According to a survey by Feeding America, a charity that distributes more than 2 billion pounds of food annually, demand at food banks across the country rose by 30 percent in 2008, compared to 2007. The number of food stamp recipients was up last year by 17 percent across New York state.

According to recent reports by the Food Bank for New York City, more than 3.1 million individuals have difficulty affording the food they need. This figure is a 55 percent increase since 2003.

The Food for Survival food bank in the Bronx collects, warehouses and distributes food to some 1,200 emergency and community food programs, many of them in Queens. To learn more, visit foodbanknyc.org.

The nonprofit City Harvest estimates that this year it will provide feeding programs in the city with 23 million pounds of food — 13 million of it as fresh fruits and vegetables.
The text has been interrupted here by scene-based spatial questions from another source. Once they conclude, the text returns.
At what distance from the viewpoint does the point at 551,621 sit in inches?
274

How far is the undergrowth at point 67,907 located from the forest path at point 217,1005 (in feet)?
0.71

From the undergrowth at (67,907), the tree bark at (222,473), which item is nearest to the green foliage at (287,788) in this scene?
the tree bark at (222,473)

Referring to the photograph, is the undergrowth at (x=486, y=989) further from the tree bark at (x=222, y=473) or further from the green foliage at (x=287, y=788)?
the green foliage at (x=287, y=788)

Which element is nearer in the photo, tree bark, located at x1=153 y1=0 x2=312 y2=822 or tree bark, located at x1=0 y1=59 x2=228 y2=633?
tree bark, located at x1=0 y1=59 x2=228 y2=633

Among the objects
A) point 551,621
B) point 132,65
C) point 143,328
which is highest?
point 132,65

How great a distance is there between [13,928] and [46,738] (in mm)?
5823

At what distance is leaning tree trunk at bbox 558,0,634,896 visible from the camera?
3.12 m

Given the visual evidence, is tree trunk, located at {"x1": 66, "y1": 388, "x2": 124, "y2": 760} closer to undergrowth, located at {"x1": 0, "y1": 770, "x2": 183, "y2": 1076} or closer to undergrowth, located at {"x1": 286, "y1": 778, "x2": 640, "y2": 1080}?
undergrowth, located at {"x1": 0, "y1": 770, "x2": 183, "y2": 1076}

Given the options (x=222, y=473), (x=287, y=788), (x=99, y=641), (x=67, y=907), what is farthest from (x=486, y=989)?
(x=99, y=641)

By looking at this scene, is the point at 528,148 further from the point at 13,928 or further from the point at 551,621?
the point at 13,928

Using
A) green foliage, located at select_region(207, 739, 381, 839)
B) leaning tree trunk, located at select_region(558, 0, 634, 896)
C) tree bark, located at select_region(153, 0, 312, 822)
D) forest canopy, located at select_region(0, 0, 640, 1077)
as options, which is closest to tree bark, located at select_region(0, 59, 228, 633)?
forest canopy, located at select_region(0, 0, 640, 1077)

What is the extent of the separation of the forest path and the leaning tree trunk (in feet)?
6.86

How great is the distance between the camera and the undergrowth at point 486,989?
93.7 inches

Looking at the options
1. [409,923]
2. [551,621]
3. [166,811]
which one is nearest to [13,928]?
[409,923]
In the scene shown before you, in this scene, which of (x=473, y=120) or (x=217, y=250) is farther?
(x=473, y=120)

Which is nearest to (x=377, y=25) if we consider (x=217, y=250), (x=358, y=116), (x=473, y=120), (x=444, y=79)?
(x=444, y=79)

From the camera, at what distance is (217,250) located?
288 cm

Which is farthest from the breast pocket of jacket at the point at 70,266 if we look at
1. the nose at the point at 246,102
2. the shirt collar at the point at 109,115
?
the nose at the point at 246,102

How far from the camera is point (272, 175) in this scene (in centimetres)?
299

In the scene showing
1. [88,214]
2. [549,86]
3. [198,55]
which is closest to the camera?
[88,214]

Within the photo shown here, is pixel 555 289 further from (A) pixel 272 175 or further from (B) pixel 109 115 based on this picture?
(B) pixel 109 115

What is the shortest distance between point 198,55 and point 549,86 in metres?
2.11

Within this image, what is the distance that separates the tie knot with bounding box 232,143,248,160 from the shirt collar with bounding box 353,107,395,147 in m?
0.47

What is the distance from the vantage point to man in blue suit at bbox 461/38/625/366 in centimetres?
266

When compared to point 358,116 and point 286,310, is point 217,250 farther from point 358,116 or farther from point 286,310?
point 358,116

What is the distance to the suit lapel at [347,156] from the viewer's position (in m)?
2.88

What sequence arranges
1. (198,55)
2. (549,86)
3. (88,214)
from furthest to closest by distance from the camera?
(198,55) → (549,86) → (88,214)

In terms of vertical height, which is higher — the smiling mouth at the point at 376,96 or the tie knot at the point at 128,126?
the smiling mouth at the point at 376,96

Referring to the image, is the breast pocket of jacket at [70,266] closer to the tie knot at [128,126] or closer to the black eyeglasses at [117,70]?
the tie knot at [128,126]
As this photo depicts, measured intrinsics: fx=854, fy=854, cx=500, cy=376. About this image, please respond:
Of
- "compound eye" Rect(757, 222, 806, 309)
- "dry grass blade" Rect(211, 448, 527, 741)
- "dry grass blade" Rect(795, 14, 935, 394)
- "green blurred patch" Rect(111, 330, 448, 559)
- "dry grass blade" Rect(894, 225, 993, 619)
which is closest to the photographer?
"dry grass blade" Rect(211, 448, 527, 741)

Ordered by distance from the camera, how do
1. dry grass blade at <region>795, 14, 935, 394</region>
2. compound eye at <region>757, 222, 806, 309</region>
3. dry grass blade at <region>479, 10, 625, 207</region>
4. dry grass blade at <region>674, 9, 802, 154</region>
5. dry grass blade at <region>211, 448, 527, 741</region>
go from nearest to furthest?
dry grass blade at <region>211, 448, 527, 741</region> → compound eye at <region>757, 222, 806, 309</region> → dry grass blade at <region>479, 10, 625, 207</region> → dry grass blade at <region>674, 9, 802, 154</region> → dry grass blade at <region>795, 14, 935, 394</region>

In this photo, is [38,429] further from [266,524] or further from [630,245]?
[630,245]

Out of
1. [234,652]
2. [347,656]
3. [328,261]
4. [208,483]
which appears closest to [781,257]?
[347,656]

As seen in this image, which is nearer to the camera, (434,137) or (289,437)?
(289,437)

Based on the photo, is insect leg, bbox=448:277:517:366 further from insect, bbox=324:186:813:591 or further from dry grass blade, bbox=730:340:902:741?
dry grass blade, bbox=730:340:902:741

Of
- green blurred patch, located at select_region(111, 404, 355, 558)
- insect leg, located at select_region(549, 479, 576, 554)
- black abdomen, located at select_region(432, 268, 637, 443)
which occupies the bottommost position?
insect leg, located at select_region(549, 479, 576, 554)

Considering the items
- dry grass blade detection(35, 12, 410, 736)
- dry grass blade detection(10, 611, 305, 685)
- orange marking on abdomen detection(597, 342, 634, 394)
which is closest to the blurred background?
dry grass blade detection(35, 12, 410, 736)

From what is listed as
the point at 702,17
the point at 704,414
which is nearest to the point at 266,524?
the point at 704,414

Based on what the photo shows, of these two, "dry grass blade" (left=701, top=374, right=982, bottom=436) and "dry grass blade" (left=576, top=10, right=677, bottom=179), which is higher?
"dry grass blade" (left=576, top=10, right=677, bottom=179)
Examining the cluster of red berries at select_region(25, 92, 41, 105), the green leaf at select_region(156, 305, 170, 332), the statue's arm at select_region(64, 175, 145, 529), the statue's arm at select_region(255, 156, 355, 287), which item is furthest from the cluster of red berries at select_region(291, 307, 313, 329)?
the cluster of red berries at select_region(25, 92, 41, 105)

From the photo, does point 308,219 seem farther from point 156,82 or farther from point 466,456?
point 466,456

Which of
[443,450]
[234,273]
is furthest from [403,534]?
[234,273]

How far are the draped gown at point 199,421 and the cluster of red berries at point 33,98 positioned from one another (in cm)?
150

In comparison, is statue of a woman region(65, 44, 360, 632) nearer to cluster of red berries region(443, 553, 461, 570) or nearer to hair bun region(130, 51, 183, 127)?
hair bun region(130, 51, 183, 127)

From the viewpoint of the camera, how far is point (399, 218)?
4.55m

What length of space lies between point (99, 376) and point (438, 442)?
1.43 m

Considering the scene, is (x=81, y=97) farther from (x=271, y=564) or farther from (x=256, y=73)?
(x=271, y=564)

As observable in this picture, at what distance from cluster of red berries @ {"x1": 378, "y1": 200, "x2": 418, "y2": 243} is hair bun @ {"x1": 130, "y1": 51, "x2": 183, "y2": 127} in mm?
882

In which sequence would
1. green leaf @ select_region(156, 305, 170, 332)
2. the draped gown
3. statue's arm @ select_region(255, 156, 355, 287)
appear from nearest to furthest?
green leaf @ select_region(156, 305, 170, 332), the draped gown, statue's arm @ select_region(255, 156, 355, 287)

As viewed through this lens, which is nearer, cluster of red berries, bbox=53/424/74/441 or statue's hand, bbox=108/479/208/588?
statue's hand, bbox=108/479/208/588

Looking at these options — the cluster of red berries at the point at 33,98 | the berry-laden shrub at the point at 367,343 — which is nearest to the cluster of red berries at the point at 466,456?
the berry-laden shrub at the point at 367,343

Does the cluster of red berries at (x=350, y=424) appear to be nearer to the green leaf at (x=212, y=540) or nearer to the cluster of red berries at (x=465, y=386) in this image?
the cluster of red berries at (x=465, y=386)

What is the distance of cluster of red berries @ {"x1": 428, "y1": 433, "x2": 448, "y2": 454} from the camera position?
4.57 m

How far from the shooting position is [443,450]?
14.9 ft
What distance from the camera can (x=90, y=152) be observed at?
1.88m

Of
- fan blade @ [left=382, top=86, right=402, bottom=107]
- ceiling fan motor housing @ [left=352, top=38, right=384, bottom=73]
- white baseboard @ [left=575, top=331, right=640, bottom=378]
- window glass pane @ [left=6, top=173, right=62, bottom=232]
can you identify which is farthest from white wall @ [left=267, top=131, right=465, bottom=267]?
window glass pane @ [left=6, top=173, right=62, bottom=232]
The need for the children in the Forest Hills church and for others in our community to help the hungry is not going to subside soon. While there are small, hopeful signs, the end of the recession is not in sight.

But all of us can help with food, money and volunteering.

Take a cue from First Lady Michelle Obama. Early in March, she went to Miriam’s Kitchen in Washington, D.C., which serves homemade meals to 4,000 homeless people annually along with social service assistance.

She told the homeless that day, as she helped deliver their meals, “My job here is to serve you.”

A good motto for all of us when we help those in need with food, money or services.